News
There are widespread concerns among litigators about ambiguity in the e-disclosure rules, a new survey reveals.
The study by Ipsos Mori for KPMG Forensic, shows 48 of the 100 UK litigators asked believe that judges and masters are ill-equipped to make e-disclosure case management decisions and should be trained on the difficulties routinely faced in an e-disclosure exercise.
Sixty-eight per cent also support the establishment of an independent body of industry practitioners to promote best practice and training in dealing with the disclosure of electronic documents.
Guidelines on e-disclosure were introduced into the Civil Procedure Rules (CPR) two years ago, yet only 17% of lawyers believe they have had a positive impact. Nearly half (43%) believe they have not and 56% believe they have made litigation more costly. The survey shows that 48% cases cost £500,000 or more, with 26% costing over £1m.

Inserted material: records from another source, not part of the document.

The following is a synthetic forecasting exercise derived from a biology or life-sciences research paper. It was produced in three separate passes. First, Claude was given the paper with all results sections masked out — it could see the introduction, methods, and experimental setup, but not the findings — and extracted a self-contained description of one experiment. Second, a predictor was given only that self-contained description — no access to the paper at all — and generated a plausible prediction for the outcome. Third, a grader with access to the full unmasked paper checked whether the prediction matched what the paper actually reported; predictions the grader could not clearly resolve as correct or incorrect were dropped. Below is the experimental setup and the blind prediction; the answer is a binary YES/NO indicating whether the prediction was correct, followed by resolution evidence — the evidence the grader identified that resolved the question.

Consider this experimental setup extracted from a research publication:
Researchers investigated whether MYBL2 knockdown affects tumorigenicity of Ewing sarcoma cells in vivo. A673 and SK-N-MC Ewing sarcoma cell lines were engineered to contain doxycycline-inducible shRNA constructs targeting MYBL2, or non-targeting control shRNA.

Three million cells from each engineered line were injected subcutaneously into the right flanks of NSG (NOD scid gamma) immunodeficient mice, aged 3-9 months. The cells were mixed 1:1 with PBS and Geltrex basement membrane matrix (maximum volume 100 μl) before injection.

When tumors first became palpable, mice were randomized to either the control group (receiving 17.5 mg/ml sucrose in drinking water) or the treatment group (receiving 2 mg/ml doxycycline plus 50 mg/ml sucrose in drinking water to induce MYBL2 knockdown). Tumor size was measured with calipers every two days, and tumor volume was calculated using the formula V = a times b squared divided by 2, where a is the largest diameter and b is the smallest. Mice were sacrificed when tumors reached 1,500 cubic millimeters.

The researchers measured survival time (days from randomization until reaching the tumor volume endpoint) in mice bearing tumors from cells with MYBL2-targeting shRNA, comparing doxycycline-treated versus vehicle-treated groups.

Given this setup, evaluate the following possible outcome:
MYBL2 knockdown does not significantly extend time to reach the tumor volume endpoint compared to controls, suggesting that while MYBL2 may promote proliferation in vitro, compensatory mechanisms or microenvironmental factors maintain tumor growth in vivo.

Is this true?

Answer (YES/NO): NO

KPMG Forensic says costs could be reduced if the two sides met earlier, as the CPR suggest. In fact, 39% say they had never met their opponent to discuss it and of those that had met, in 29% of cases it was not until, or after, the case management conference.
Paul Tombleson, head of forensic technology at KPMG Forensic, says: “E-disclosure can be immensely complex and costly, and litigators have called for renewed energy in agreeing clearer case management guidelines.”